Just a year after the Philip Hammond described the coins as “obsolete”, the Treasury has unveiled new plans to safeguard the future of cash from coppers all the way up to £50 notes.
Outlining his proposals, the Chancellor said there was no intention to change the current mix of coins and notes and that all denominations would stay in circulation.
The move follows concern over the last year about the rate at which communities are losing easy access to cash amid bank branch and ATM closures as more and more payments are made electronically.
But around 2.2 million people are estimated to be almost entirely reliant on cash in their daily lives, with the elderly, vulnerable and those in rural communities likely to be hardest hit by a decline.
And research from the consumer group Which? this week found that fees of at least 95p per withdrawal had been imposed on nearly 1,700 cash points between January and March.
The Treasury said the plans will complement work to support digital payment methods which continue to revolutionise and expand the ways people manage their money.
Gallery: Everyday UK coins and notes worth a small fortune (Lovemoney)
“Technology has transformed banking for millions of people, making it easier and quicker to carry out financial transactions and pay for services,” said Mr Hammond.

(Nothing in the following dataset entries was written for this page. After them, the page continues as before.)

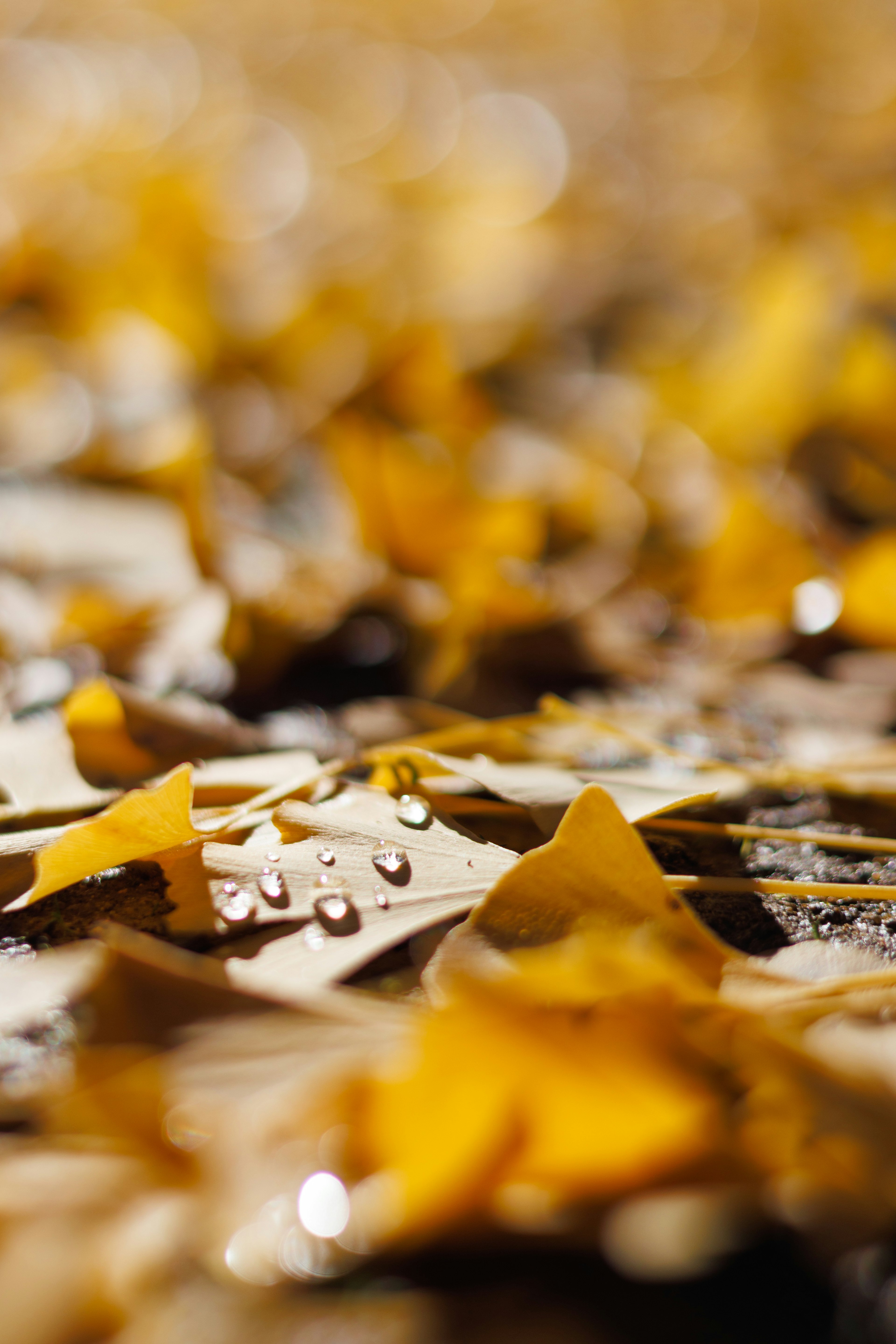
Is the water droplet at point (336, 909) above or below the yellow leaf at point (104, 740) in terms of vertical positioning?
below

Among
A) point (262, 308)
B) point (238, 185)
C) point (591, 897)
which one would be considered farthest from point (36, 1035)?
point (238, 185)

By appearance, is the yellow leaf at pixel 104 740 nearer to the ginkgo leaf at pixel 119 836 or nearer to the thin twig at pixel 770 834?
the ginkgo leaf at pixel 119 836

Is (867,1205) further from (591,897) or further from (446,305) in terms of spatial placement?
(446,305)

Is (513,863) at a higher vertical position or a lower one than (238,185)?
lower

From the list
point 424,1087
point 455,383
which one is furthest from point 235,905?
point 455,383

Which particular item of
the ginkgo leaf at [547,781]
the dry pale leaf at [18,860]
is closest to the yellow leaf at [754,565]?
the ginkgo leaf at [547,781]

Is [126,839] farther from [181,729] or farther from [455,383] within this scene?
[455,383]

“But it’s also clear that many people still rely on cash and I want the public to have choice over how they spend their money.
“I’m also setting up a group which brings together the Treasury, Bank of England and the regulators to safeguard the future of cash and ensure its availability for years to come.”
Under the plans, the Treasury will establish and chair a new group to set strategy and “co-ordinate work to support nationwide access and help safeguard cash for those who need it”.
The Government said it would also:
- Support the Bank of England's work to develop a new wholesale cash distribution system to ensure cash is being distributed as needed across the country - Develop a coin checking and validation framework to remove counterfeits from circulation and stop them from ending up in people's pockets - Continue to support new digital methods of payment while safeguarding access to cash for those who need it
Natalie Ceeney, chairwoman of the Access to Cash review, which recently described the cash system as “on the verge of collapse”, said: “Cash use is falling rapidly, but digital payments don't yet work for everyone.
“We need to safeguard the use of cash for those who need it, and at the same time work hard to ensure that everyone can participate in the digital economy.
“If we sleepwalk into a cashless society, millions of people will be left behind.mo
“I’m delighted to see the Government taking a leadership role on this critical issue, and look forward to seeing action as a result.”